March 21, 2022, 4:00 PMNews Agencies

Crude prices continued to climb on Monday as concerns mount about supply disruption

 

Saudi Arabia will not bear any responsibility for shortages in crude supplies to global markets after attacks on its oil sites by the Houthi militia in Yemen, the kingdom said on Monday.

“The kingdom stresses the importance of the international community realising the gravity of Iran’s continued behaviour of equipping the terrorist Houthi militias with the technology of the ballistic missiles, and advanced UAVs [unmanned aerial vehicles] with which they target the kingdom’s production sites of oil, gas and refined products,” a statement from the Foreign Ministry said.

“[This] results in serious consequences for upstream and downstream sectors, affecting the kingdom’s production capability and its ability to fulfil its commitments, undermining without a doubt the security and sustainability of energy supplies to global markets.”

Yemen’s Houthi rebels unleashed one of their most intense barrages of drone and missile strikes on Saudi Arabia’s critical energy plants on Sunday, sparking a fire at one site and temporarily cutting oil production at another.

The Saudi Arabia-led military coalition said Houthis attacked an Aramco liquefied gas plant in the Red Sea port of Yanbu, an oil storage plant in Jeddah, a desalination complex in Al Shuqaiq on the Red Sea coast and an Aramco oil installation in the southern border town of Jazan, among others.

After the attacks, oil prices jumped on Monday as concerns grew over supply disruption.

Brent, the global benchmark for two thirds of the world’s oil, was up 4.6 per cent to $112.90 a barrel at 3.16pm UAE time on Monday, while West Texas Intermediate, the gauge that tracks US crude, was trading 4.65 per cent higher at $109.57 a barrel.

Brent this month touched a 14-year high after climbing to nearly $140 per barrel after the US banned crude exports from Russia due to its military offensive in Ukraine.
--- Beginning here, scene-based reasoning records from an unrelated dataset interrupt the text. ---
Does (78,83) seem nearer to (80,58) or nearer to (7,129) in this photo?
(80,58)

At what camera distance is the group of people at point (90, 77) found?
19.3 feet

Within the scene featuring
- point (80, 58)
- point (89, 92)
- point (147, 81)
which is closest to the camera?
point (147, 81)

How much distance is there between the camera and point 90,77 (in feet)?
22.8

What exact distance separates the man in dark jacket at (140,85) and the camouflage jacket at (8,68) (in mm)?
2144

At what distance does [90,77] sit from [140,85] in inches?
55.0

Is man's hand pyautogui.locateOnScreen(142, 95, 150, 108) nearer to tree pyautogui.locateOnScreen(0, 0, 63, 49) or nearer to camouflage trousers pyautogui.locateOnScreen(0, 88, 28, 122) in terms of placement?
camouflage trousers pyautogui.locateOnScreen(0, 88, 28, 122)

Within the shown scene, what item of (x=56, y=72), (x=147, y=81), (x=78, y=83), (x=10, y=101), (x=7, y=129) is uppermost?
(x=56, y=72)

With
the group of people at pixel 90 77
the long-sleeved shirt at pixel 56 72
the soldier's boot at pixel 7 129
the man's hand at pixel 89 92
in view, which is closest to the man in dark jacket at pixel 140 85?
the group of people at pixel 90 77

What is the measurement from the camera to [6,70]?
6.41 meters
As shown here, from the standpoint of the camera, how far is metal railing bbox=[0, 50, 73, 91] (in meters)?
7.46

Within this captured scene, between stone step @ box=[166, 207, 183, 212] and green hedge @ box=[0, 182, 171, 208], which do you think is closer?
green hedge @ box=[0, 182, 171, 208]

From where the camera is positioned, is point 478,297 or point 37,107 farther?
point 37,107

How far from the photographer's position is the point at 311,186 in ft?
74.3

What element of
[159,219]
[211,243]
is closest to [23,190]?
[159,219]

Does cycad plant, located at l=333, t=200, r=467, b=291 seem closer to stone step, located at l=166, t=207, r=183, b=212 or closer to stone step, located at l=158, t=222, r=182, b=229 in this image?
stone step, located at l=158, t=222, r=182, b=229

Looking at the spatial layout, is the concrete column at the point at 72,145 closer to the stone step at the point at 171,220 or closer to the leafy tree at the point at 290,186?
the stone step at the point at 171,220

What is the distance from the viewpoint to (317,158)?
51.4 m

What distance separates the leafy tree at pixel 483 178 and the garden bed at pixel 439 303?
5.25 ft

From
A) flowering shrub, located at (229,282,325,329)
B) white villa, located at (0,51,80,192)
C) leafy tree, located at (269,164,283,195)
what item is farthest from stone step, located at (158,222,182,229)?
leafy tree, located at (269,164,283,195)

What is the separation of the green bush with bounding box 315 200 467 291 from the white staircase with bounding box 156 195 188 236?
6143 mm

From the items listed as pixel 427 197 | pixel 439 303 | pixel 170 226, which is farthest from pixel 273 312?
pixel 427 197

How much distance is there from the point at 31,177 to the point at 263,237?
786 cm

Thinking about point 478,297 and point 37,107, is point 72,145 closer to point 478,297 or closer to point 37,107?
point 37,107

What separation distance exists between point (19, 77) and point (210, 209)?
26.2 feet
While prices retreated from those highs, they have started to increase again on supply concerns.

“The prospect of large-scale disruptions to Russian oil production is threatening to create a global oil supply shock. We estimate that from April, 3 millions bpd of Russian oil output could be shut in as sanctions take hold and buyers shun exports,” the International Energy Agency said in its March report.

While Opec+ is sticking to its agreement to increase monthly output by 400,000 bpd from April, “only Saudi Arabia and the UAE hold substantial spare capacity that could immediately help to offset a Russian shortfall”, the IEA said.

Saudi Arabia, the world’s top oil exporter, possesses about 17 per cent of the world’s proven petroleum reserves. It has usually kept more than 1.5 million to 2 million barrels per day of spare capacity on hand for market management, the US Energy Information Administration says.

The kingdom has faced frequent missile and drone assaults by Yemen’s Iran-aligned Houthi group, which has been battling a coalition led by Riyadh for seven years.

The attacks have been focused on energy installations, including the pipelines and storage units of Saudi Aramco, the world’s largest oil-exporting company.

Aramco, which announced on Monday that its annual net profit more than doubled in 2021, said it plans “substantial new investment” to meet demand growth. The company aims to raise crude oil “maximum sustainable capacity” to 13 million barrels per day by 2027 and potentially increase gas production by more than 50 per cent by 2030 as part of its growth strategy.